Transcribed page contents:
═══
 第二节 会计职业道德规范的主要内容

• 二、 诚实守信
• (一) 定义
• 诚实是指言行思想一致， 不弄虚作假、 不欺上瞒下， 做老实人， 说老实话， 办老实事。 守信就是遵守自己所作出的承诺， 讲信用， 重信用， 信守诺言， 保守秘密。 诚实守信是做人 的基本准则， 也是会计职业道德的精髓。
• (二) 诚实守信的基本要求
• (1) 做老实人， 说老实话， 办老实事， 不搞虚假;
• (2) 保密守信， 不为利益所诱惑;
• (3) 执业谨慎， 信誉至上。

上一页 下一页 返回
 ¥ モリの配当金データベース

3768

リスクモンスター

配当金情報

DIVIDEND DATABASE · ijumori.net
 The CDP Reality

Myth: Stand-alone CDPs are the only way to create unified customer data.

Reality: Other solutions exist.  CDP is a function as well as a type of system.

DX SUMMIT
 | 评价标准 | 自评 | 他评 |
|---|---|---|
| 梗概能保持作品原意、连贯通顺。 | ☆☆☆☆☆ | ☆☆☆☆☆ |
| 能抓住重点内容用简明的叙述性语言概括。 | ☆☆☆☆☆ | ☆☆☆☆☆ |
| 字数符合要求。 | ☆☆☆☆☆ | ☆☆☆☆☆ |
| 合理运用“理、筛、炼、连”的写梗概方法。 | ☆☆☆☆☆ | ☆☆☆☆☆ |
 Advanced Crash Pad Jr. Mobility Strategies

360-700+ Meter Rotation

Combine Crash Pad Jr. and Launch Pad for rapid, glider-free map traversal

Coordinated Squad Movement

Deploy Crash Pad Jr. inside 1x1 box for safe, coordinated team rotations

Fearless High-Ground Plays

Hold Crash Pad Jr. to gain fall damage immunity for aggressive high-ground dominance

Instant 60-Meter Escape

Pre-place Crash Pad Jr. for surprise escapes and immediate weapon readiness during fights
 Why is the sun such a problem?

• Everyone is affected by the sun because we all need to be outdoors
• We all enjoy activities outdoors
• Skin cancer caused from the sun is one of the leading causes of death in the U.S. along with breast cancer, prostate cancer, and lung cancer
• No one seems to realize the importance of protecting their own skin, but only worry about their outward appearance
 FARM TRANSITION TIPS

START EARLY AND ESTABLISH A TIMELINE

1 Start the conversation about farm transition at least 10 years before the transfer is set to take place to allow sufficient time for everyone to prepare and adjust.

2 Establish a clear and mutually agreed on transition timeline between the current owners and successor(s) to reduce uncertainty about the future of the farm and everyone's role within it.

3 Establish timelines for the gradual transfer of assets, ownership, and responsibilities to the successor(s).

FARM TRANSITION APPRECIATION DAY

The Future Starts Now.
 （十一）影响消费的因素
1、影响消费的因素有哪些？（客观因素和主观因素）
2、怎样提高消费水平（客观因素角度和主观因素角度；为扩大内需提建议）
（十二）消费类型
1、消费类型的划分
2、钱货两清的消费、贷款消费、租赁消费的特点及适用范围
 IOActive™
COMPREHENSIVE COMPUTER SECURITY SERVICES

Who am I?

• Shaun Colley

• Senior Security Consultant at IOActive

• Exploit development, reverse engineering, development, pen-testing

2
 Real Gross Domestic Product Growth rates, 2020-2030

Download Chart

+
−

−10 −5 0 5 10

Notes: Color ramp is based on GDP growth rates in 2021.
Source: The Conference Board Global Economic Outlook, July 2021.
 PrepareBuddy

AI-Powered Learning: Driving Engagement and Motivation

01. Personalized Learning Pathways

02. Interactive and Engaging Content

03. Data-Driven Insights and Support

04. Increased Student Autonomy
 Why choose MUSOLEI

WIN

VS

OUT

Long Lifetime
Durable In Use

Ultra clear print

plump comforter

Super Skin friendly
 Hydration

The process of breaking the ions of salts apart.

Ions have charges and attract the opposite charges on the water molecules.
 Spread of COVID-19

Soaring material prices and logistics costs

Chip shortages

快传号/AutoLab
═══
▶ [Task item]: Write out, word for word, the lines from the one containing "The Future Starts Now." through the end of the records, with no other lines.

▶ [Output]:
The Future Starts Now.
 （十一）影响消费的因素
1、影响消费的因素有哪些？（客观因素和主观因素）
2、怎样提高消费水平（客观因素角度和主观因素角度；为扩大内需提建议）
（十二）消费类型
1、消费类型的划分
2、钱货两清的消费、贷款消费、租赁消费的特点及适用范围
 IOActive™
COMPREHENSIVE COMPUTER SECURITY SERVICES

Who am I?

• Shaun Colley

• Senior Security Consultant at IOActive

• Exploit development, reverse engineering, development, pen-testing

2
 Real Gross Domestic Product Growth rates, 2020-2030

Download Chart

+
−

−10 −5 0 5 10

Notes: Color ramp is based on GDP growth rates in 2021.
Source: The Conference Board Global Economic Outlook, July 2021.
 PrepareBuddy

AI-Powered Learning: Driving Engagement and Motivation

01. Personalized Learning Pathways

02. Interactive and Engaging Content

03. Data-Driven Insights and Support

04. Increased Student Autonomy
 Why choose MUSOLEI

WIN

VS

OUT

Long Lifetime
Durable In Use

Ultra clear print

plump comforter

Super Skin friendly
 Hydration

The process of breaking the ions of salts apart.

Ions have charges and attract the opposite charges on the water molecules.
 Spread of COVID-19

Soaring material prices and logistics costs

Chip shortages

快传号/AutoLab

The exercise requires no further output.